Por desgracia hemos llenado nuestras instituciones de payasos a la espera de que algún loco le de por apretar el botón nuclear, mientras los que pueden, ricos o no, huyen; huyen de Rusia, de España, de Francia, del Reino Unido, de California... El que puede se busca un refugio, pues son tiempos de refugio los que nos han creado por culpa de un ambiente de miedo, de incertidumbre.
El futuro, simplemente, no existe, que es lo que más me aterra y lo que más me preocupa. Ese lugar mítico que siempre fue el futuro (interpretado como mejor que el presente) se ha mudado a nuestros próximos cinco segundos, una idea de mi gurú personal y generacional, Douglas Coupland, y extraída de su pequeño ensayo no traducido, “Las máquinas tomarán mejores decisiones que los humanos”

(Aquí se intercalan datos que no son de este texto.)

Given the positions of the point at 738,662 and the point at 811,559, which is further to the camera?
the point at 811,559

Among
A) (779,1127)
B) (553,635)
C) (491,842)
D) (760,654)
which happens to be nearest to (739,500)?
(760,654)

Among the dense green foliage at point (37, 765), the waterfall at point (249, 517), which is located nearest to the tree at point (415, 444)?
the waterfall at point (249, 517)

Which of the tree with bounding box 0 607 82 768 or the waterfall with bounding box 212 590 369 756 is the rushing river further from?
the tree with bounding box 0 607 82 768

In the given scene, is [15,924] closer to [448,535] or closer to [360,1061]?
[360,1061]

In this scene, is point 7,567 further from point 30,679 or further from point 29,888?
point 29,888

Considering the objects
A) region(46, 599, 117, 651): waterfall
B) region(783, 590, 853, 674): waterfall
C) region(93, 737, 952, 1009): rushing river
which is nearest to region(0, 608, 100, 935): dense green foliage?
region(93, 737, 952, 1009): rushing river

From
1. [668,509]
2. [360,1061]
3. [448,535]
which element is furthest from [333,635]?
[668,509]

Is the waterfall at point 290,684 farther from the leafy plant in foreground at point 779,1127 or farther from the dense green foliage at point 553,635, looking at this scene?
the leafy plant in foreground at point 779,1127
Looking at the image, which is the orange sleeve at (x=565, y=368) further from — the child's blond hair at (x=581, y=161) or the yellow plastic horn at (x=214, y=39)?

Antes, y mi antes acaba el 11S, vivíamos plenamente la vida, nos sentíamos sobre todo seguros y protegidos, del amanecer al atardecer. Como sería la vida, y no se rían, que me sentí bendecido por la casualidad (bueno, aún me siento) de haber vivido hace ya un montón de años en una calle llamada Sunset Drive, la calle del Atardecer. Así eran la vida y sus guiños, la conquista de la vida, las posibilidades que ofrecía. Te la comías sin respirar. Occidente nos protegía, ¿recuerdan?; los libros nos hacían crecer, las salas de cine eran un hogar y el programa de las películas de los “Van Dyck” eran un tesoro. Google (aún) no nos había hecho “stoopidos”.
Ahora lo sé: habíamos nacido para vivir, para pavimentar nuestro camino hacia el futuro con adoquines brillantes, nuestras versiones personales de El mago de Oz, nuestros caminos y los vericuetos por los que me llevó Enid Blyton.
Ahora, hoy mismo, Occidente nos ha abandonado por algo que no sabemos qué es mientras la generación de cristal se ve incapaz de actuar, de gritar, de rebelarse. De defenderse, de defendernos del miedo, una obligación diría que biológica.